Ask a hundred dolphin experts to sketch their favorite trolling spread, and you’ll likely get a hundred different drawings with a multitude of lines and lures going every which way. Nevertheless, regardless of how many lines you troll or exactly where you position favorite lures in your spread, troll an additional line down the center and deploy a naked ballyhoo way back in the “super shotgun” position. I don’t mean at the end of the white water. I’m talking 500 feet or more! Obviously, it only makes sense that this bait be dragged off an outfit equipped with a high-capacity reel. Swimming at nearly two football fields behind the boat, the straggler will be presented in clean, quiet water well behind the other offerings so it doesn’t appear to be part of the spread, but rather a loner looking for trouble.

Golden Grass

Not all weed patches are created equal. Some clumps of Sargasso have been floating aimlessly for who knows how long and are almost dead and barren of life. As you approach a well-formed patch, look in the water around and under the vegetation for juvenile crustaceans and baitfish. If the grass is “alive,” it is likely that game fish will be nearby and worth further investigation. When this is the case, the best bait is what is available directly on the fishing grounds. Juvenile triggers, puffers, runners and jacks seek shelter among the floating grass and are exactly what local dolphin are feeding on, so why not give them precisely what they want.
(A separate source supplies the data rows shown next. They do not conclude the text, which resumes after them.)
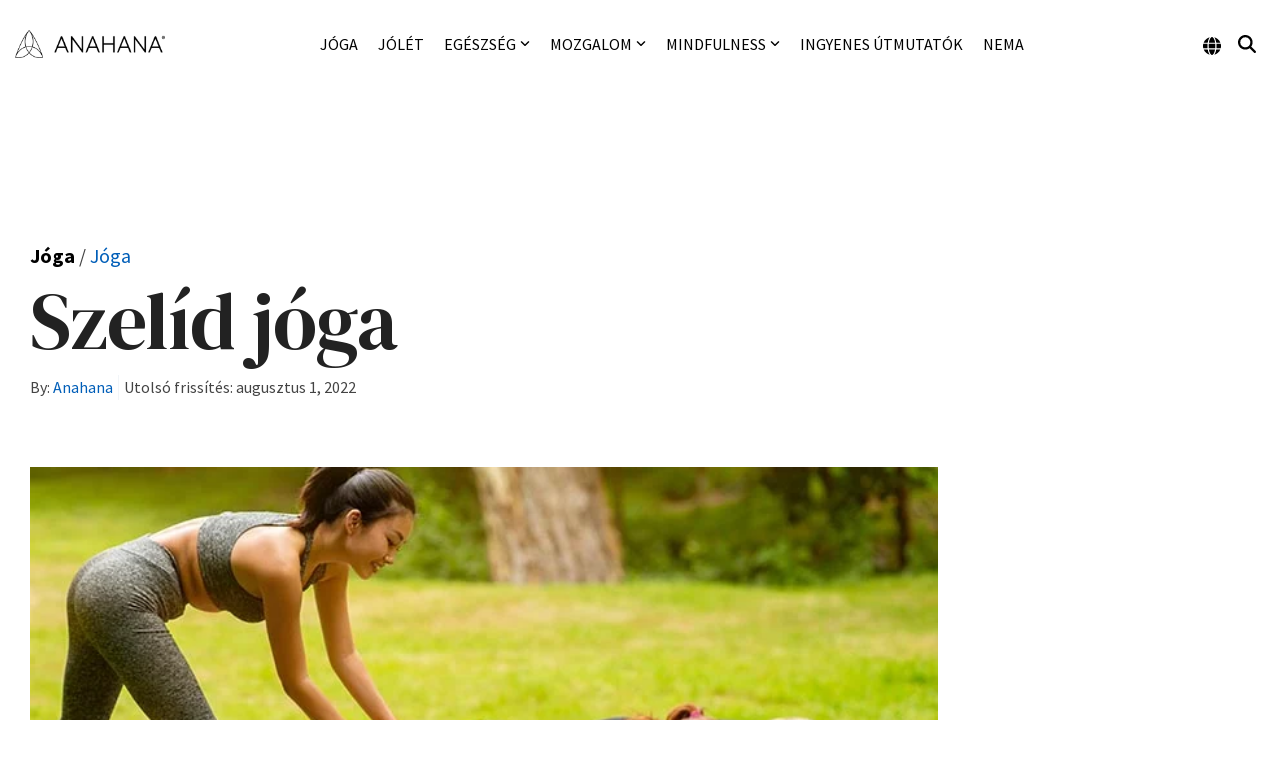

--- FILE ---
content_type: text/html; charset=utf-8
request_url: https://www.google.com/recaptcha/api2/aframe
body_size: 265
content:
<!DOCTYPE HTML><html><head><meta http-equiv="content-type" content="text/html; charset=UTF-8"></head><body><script nonce="Ucm1N8yIFQa-rrnukUH0sw">/** Anti-fraud and anti-abuse applications only. See google.com/recaptcha */ try{var clients={'sodar':'https://pagead2.googlesyndication.com/pagead/sodar?'};window.addEventListener("message",function(a){try{if(a.source===window.parent){var b=JSON.parse(a.data);var c=clients[b['id']];if(c){var d=document.createElement('img');d.src=c+b['params']+'&rc='+(localStorage.getItem("rc::a")?sessionStorage.getItem("rc::b"):"");window.document.body.appendChild(d);sessionStorage.setItem("rc::e",parseInt(sessionStorage.getItem("rc::e")||0)+1);localStorage.setItem("rc::h",'1769687580321');}}}catch(b){}});window.parent.postMessage("_grecaptcha_ready", "*");}catch(b){}</script></body></html>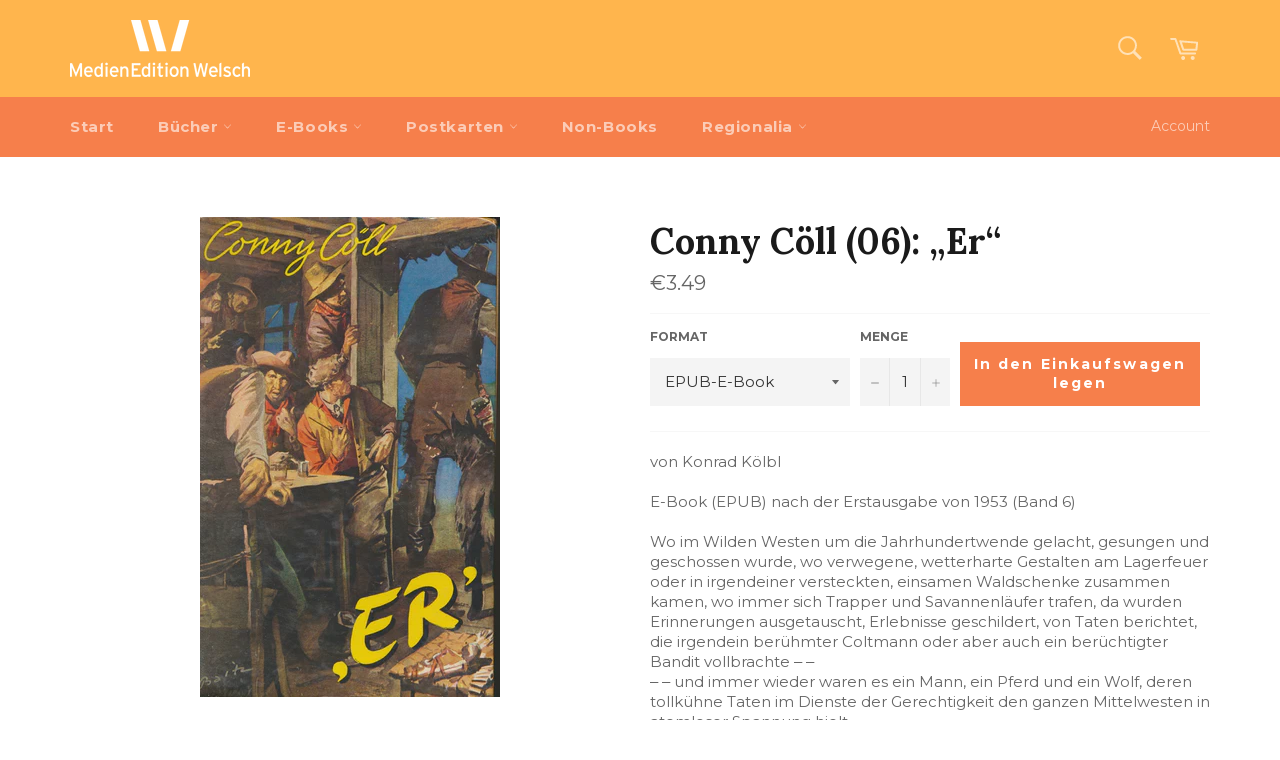

--- FILE ---
content_type: text/css
request_url: https://shop.medienedition.de/cdn/shop/t/5/assets/et-theme.css?v=30158124506002630861549873968
body_size: -358
content:
.site-header__upper .site-header__link .icon{width:2em;height:2em}.nav-bar,.nav-bar:after{background-color:#f67f4b}.nav-bar{border-top-color:#f67f4b;border:none}.site-nav__link:focus{background-color:#d35924}.site-nav__meganav-toggle.meganav--active{background-color:#d35924}.emphasized-title{line-height:1.2}.emphasized-subtitle{background-color:#f67f4b}.emphasized-subtitle:hover{background-color:#d35924}.hero__subtitle,.hero__arrow{background-color:#f67f4b}.hero__subtitle.hero__link:hover,.hero__subtitle.hero__link:focus,.hero__arrow:hover,.hero__arrow:focus{background-color:#d35924}.site-header__link{color:#fff9}.site-header__link .site-header__cart-indicator{background-color:#fff9}.site-header__link:hover,.site-header__link:focus{color:#666}.site-header__link:hover .site-header__cart-indicator{background-color:#fff}.site-header__cart-indicator{background-color:#fff;transition:background-color .1s ease-in}.btn{background-color:#f67f4b}.btn:hover{background-color:#d35924}.collection-sort{max-width:100%}.site-footer{border-top:1px solid #ffb54d}.grid.grid--uniform{display:flex;flex-direction:row;flex-wrap:wrap;align-content:stretch}.grid.grid--uniform .grid__item{display:flex;align-content:stretch}.product-card{width:100%}.product-card__image-wrapper{margin-bottom:1em;overflow:hidden;display:flex;justify-content:center}.product-card__image-wrapper img{height:auto;max-width:100%;width:auto}@supports (object-fit: contain){.product-card__image-wrapper img{width:100%;height:100%;object-fit:contain}}.product-card__info{position:static;padding:0}
/*# sourceMappingURL=/cdn/shop/t/5/assets/et-theme.css.map?v=30158124506002630861549873968 */
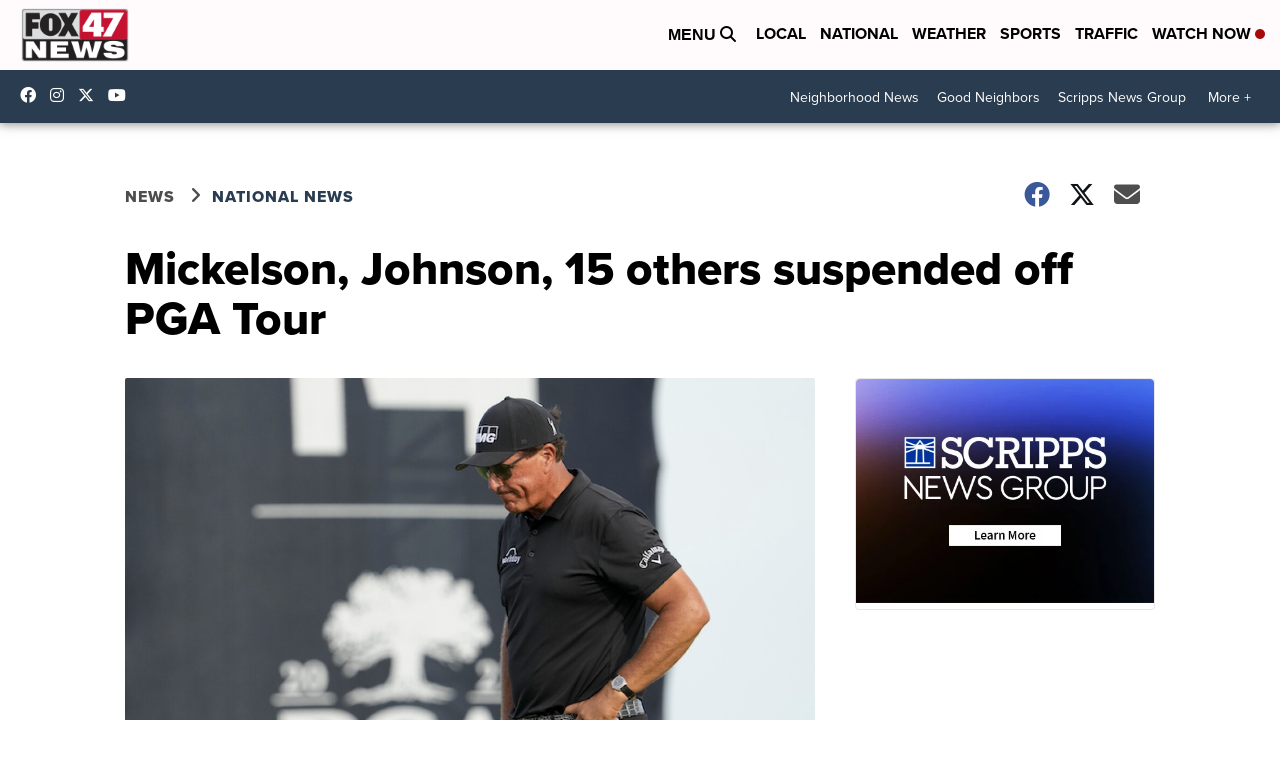

--- FILE ---
content_type: application/javascript; charset=utf-8
request_url: https://fundingchoicesmessages.google.com/f/AGSKWxUXrZT826a7ImsKOvExfPjzhlBHfNkwAt15lCDPFaJPIfK6UVIOIEfSJ7uKzw5YzEMw2Z6R8lPhrOw45QFXDn2lgQl-9dujpQN0ybkRtJh7h-dTEKznwkaEOPjKF82DUq0IcQA2E9aEce_X2a4zAv5_c3blFtZW9UWEJzEzspNAH1__h12hdCcWgt90/_/sponsor-links._ad01./adpeeps./logad?/ad2_
body_size: -1291
content:
window['3f9942b0-f1c2-4d21-8a9b-5fe33517287b'] = true;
To draw the prime baitfish out from under the flotsam where they can be easily captured with a sabiki rig or tiny, baited hook, hang a block of frozen chum off the side of the boat as you drift by the patch and watch as the baitfish magically come to you.

Wake & Bake

Unlike many other fish, dolphin feed mainly during the day and are rarely caught at night. This means anglers who have baits in the water at the crack of dawn have the best shot of finding hungry fish looking for breakfast. Most dolphin are caught before noon for this reason. I'm not saying you can’t catch a few ‘phins late in the afternoon when the sun is high and ocean surface temperatures have reached the baking point, but remember that the later in the day it gets, the more the odds are against you.